┌─ Source data

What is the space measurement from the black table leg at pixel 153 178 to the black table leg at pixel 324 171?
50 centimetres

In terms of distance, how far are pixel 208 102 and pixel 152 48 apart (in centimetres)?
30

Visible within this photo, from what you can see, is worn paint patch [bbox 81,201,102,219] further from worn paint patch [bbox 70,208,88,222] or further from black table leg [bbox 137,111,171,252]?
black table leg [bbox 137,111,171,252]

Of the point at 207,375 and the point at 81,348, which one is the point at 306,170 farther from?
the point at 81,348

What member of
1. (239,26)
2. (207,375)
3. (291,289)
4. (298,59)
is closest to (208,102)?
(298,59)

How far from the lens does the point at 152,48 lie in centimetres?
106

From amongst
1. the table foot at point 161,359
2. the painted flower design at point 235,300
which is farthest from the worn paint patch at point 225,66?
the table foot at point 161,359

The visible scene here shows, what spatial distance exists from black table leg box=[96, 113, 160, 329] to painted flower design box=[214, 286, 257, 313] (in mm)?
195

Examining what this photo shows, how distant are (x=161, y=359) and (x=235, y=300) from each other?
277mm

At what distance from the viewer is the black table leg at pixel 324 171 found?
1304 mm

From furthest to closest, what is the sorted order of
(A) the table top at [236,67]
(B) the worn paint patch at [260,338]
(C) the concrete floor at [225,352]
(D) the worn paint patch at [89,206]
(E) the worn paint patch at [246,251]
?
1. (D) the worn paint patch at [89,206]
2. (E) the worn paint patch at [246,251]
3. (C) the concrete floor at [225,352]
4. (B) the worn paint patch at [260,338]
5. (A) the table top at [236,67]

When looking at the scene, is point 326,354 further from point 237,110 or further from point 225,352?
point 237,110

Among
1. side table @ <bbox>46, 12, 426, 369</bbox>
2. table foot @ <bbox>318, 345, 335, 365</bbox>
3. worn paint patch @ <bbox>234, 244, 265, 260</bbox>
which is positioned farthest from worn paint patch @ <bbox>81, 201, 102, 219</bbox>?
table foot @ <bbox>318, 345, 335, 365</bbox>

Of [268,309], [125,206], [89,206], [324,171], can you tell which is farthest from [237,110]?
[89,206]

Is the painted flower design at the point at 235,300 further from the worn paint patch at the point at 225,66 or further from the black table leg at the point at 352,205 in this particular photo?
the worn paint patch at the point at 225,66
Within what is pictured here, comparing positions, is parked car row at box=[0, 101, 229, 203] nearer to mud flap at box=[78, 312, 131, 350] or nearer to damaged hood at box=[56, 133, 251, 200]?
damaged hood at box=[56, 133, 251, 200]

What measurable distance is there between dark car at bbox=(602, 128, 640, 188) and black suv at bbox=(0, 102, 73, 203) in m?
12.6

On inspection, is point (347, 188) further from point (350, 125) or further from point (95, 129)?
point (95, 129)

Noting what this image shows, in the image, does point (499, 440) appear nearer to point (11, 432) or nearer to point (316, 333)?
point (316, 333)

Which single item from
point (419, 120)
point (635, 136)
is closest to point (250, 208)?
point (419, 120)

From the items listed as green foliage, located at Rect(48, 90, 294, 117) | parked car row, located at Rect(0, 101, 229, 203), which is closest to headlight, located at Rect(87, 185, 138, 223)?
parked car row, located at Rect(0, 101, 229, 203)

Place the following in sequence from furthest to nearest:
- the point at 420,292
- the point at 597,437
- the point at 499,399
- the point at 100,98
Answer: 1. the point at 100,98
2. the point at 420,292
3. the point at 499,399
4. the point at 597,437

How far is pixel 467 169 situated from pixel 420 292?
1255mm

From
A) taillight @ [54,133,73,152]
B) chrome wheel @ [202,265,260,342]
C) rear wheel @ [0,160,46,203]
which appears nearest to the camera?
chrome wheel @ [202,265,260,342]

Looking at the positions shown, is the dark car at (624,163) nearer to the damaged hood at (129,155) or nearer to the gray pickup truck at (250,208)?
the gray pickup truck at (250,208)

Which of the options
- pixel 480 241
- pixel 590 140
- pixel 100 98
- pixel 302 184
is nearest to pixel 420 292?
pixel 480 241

└─
┌─ Source data

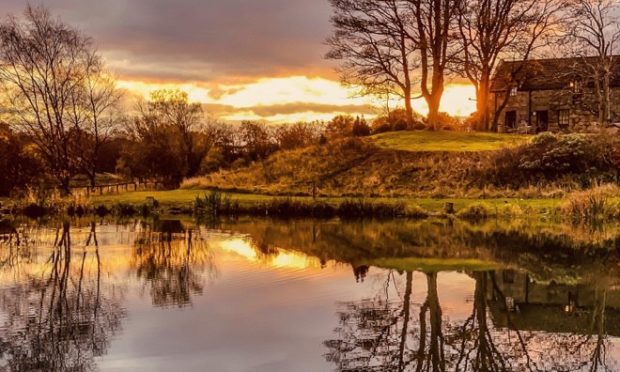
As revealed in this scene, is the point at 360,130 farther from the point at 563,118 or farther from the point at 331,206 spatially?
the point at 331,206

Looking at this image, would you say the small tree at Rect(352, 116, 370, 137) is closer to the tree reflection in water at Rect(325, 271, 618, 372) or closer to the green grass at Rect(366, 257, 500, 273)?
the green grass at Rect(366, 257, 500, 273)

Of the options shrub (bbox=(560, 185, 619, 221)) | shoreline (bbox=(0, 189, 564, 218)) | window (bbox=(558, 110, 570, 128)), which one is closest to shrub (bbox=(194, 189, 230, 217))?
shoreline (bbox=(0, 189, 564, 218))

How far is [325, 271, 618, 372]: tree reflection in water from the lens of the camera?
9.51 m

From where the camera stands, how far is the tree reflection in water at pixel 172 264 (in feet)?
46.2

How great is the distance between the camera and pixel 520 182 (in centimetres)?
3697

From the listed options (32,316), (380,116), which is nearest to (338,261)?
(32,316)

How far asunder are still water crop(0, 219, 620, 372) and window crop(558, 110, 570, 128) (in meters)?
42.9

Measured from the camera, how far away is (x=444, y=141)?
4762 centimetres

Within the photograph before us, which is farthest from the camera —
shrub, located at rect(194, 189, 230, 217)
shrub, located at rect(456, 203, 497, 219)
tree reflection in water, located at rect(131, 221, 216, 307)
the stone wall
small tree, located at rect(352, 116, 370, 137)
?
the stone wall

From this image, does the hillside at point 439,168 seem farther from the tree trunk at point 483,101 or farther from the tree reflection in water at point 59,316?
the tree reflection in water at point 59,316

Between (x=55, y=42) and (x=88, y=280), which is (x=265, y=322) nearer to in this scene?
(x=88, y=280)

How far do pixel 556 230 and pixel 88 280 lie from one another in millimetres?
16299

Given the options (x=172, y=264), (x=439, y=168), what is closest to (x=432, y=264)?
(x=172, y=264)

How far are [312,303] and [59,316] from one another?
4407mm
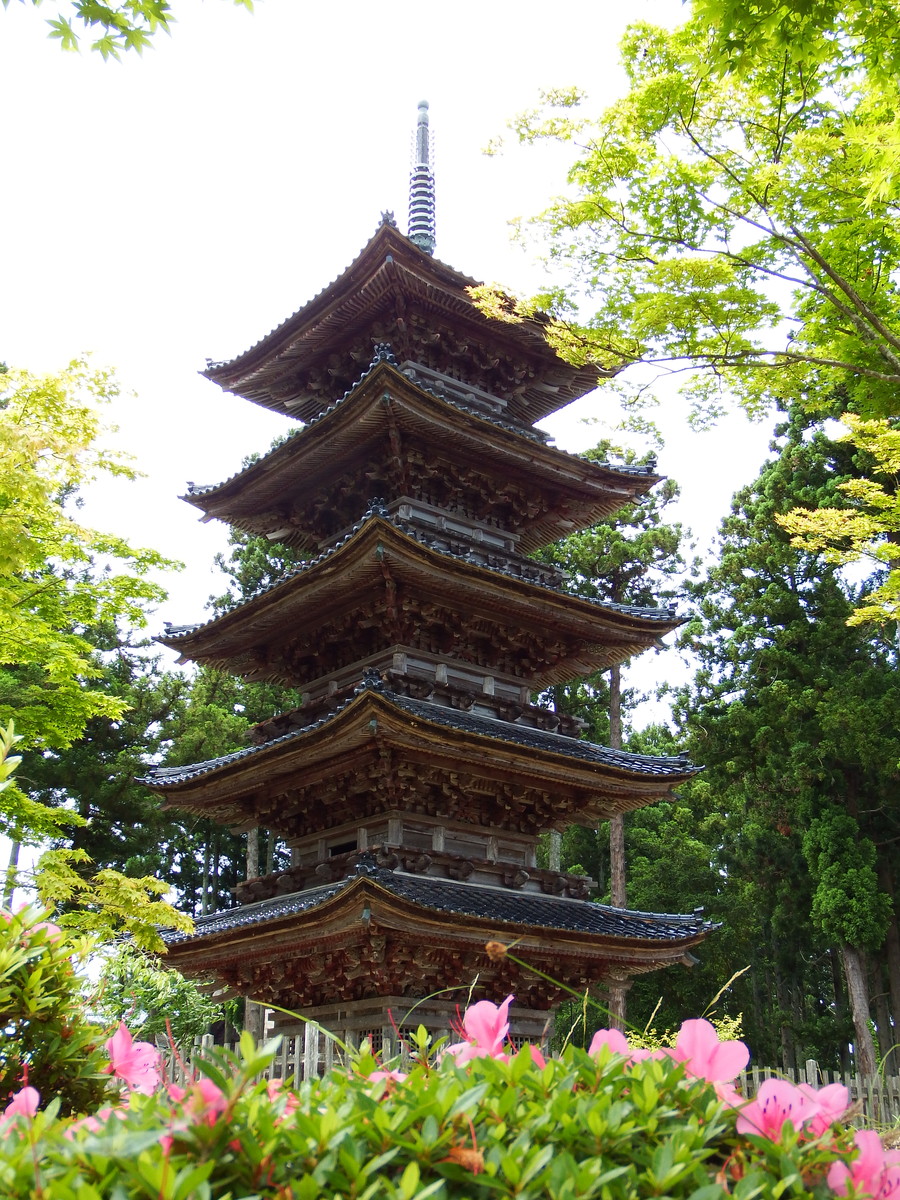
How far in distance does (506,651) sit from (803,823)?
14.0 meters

└─
┌─ Source data

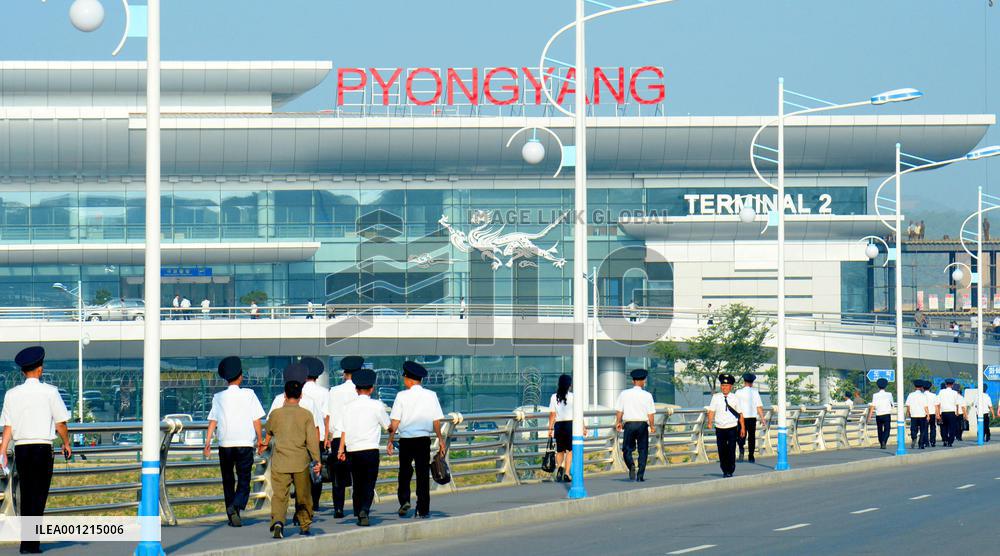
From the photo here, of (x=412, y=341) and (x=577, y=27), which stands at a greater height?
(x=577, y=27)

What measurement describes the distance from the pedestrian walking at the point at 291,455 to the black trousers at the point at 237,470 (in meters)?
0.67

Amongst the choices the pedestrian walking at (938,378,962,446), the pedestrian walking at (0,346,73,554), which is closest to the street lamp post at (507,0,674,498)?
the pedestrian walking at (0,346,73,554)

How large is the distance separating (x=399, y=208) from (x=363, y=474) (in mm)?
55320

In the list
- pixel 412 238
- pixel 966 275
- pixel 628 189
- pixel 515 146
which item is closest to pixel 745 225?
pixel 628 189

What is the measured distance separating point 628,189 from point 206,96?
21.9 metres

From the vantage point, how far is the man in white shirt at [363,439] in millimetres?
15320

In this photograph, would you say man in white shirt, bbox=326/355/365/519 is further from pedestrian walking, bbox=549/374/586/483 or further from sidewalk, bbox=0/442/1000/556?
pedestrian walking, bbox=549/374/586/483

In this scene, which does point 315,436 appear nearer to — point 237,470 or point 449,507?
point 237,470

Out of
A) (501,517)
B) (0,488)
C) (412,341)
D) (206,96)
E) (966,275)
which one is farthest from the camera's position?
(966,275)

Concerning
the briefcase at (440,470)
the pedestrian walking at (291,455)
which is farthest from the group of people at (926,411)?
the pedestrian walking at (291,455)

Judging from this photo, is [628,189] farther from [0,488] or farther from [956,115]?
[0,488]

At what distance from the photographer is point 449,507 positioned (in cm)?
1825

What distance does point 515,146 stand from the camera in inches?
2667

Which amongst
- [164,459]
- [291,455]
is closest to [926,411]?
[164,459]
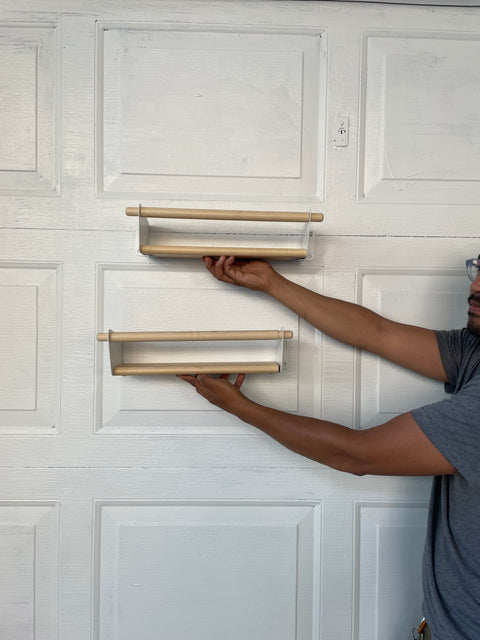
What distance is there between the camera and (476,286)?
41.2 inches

└─

Reproduce verbatim the lines between the one containing "How far from" and the one containing "5. (A) the table top at [236,67]", both included.

How far from the lens does the point at 152,48 lie in centimetres?
106

From amongst
1. the table foot at point 161,359
2. the painted flower design at point 235,300
which is farthest from the worn paint patch at point 225,66?
the table foot at point 161,359

The visible scene here shows, what spatial distance exists from black table leg box=[96, 113, 160, 329] to painted flower design box=[214, 286, 257, 313] (in mm)?
195

Examining what this photo shows, how distant are (x=161, y=359) and (x=235, y=300) from each other?
277mm

At what distance from the viewer is the black table leg at pixel 324 171 found?
1304 mm

From furthest to closest, what is the sorted order of
(A) the table top at [236,67]
(B) the worn paint patch at [260,338]
(C) the concrete floor at [225,352]
(D) the worn paint patch at [89,206]
(E) the worn paint patch at [246,251]
?
1. (D) the worn paint patch at [89,206]
2. (E) the worn paint patch at [246,251]
3. (C) the concrete floor at [225,352]
4. (B) the worn paint patch at [260,338]
5. (A) the table top at [236,67]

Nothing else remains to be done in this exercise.